● Supplied passage:
=== Section Start ===

Therefore the only solution you accept is reverting the patch just
because nobody really wants to provide the AOSP modification instead.

>
> > Of course it was easier to revert the patch. But if we always chose
> > such approach, the kernel would have been filled with tons of
> > workarounds and legacy parts without possibility to move forward to
> > having more unified interfaces.
> >
>

> Yes, and that's exactly where we are heading with the ongoing DT
> validation work. But "don't break your users" isn't excused because the
> ABI is derived from some third party.

I always thought that ABI is supposed to be something what is
thoroughly documented and firmly declared to be so. It isn't something
claimed to be on a random nature but defined to be one when it's
more-or-less standardized. Thus the Linux kernel developers decide not
to change something unless it went through the series of iterations like
testing, stable, obsolete, remove. As I see it the rule-of-thumb is
supposed to be as "nothing is ABI unless it's declared as such".

>
> > >
> > > That said, this issue reminded me of the /dev/hda -> /dev/sda device
> > > name or the eth0 -> enp3s0 switch which both also had the potential to
> > > break configurations or scripts. I get that having a standard naming
> > > scheme is important (I'm very sympathetic to this point)! I can
> > > imagine UI trying to show possible controllers for a user to select
> > > needs a simple way to determine if a device is a usb controller - but
> > > again this just shows that the node names are an ABI.
> > >
> > > So I'm not the one to judge if this change is useful enough to push
> > > through the pain, but it did seem to be done a bit casually.
> > >
> > > > 2) even if they hard-coded the value, then they should have used an
> > > > older dts file for their platform, since DTS is more
> > > > platform-specific, but not the kernel one. Even if a dts-file is
> > > > supplied in the kernel it isn't supposed to have the node names
> > > > unchanged from release to release.
> > >
> > > DTS changes are a constant source of regressions in my experience. We
> > > mostly just have to roll with it, but it feels never ending. :) I'd
> > > personally rather folks in general be more thoughtful about what DTS
> > > changes they make and accept, understanding that they do have impact
> > > on userland. And I'd imagine If updates to linux-firmware broke the
> > > most recent LTS kernel, that would be seen as a regression too, and
> > > folks wouldn't be told to just keep the old firmware.
> >
> > > But all the
> > > same, I'd also be happy for suggestions to remove any such
> > > dependencies userland has on specific dts naming, where possible, to
> > > make the constant pain go away. :)
> >
> > Well, @Krzisztof has already given you such suggestions regarding this
> > issue not once. But you tend to ignore them.
> >
>

> Those are good suggestions, but they require changes in userspace.

So what I can infer from all of that is we aren't supposed to change
in the kernel anything what may cause user-space changes. Right? If
so the kernel will end up in a dead-end very soon.

>
> > Anyway this patch doesn't break LTS kernel and doesn't break the
> > linux-firmware either. It changes DT-node name, which happens to
> > change the device name, which isn't guaranteed to be stable as it's
> > not part of the kernel ABI. If you think otherwise please provide some
> > proves to that. I didn't find any in the official Linux ABI docs.
> >
>

> I think it's a gray area, at least I do want it to be a gray area,
> because I don't want device names to be part of the ABI.
>
>
> The problem is that someone decided to use the device name in the USB
> gadget configfs interface and as such made it part of the ABI.

I can agree with that only if any value acceptable by configfs
nodes implicitly gets to be ABI. But I failed to find any proof of
that. As I said above the only UDC-related ABI I found was described
in Documentation/ABI/stable/sysfs-class-udc. In addition to that there
is a currently testing USB-gadget configfs interface
Documentation/ABI/testing/configfs-usb-gadget
but it also claims that the user-space applications are supposed to use the
USB-controller names found in the /sys/class/udc/* directory.

Regards,
-Sergey

>
> Regards,
> Bjorn

=== Section End ===

● Stored data:
=== Section Start ===

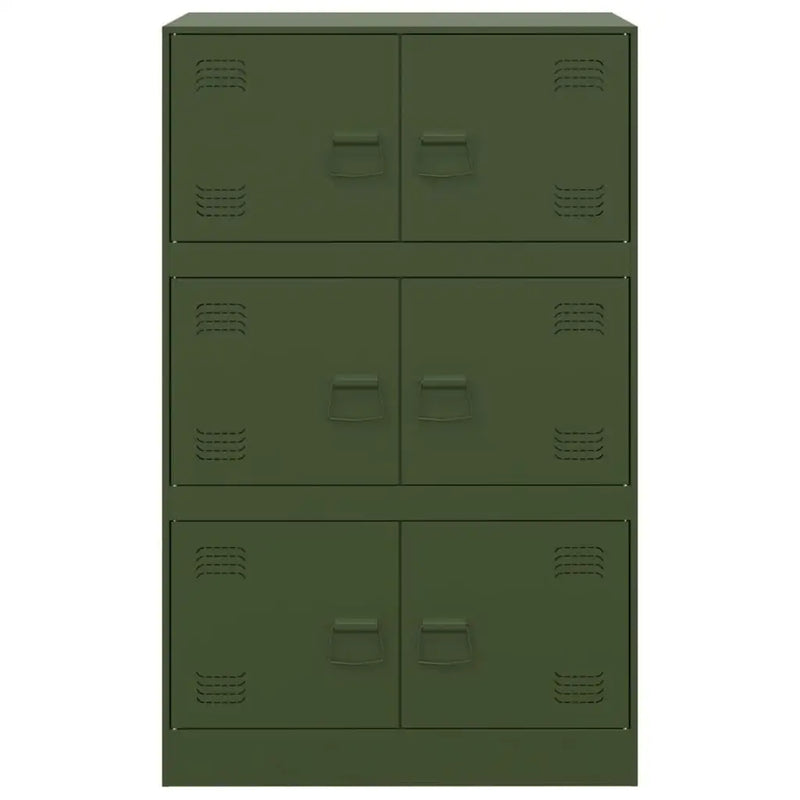 Modern Storage Cabinet for Living Room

=== Section End ===

● Task directions: Write out the part of the kernel ABI discussion from "So what I can" to "Linux ABI docs.", word for word.

● Solution for this exercise:
So what I can infer from all of that is we aren't supposed to change
in the kernel anything what may cause user-space changes. Right? If
so the kernel will end up in a dead-end very soon.

>
> > Anyway this patch doesn't break LTS kernel and doesn't break the
> > linux-firmware either. It changes DT-node name, which happens to
> > change the device name, which isn't guaranteed to be stable as it's
> > not part of the kernel ABI. If you think otherwise please provide some
> > proves to that. I didn't find any in the official Linux ABI docs.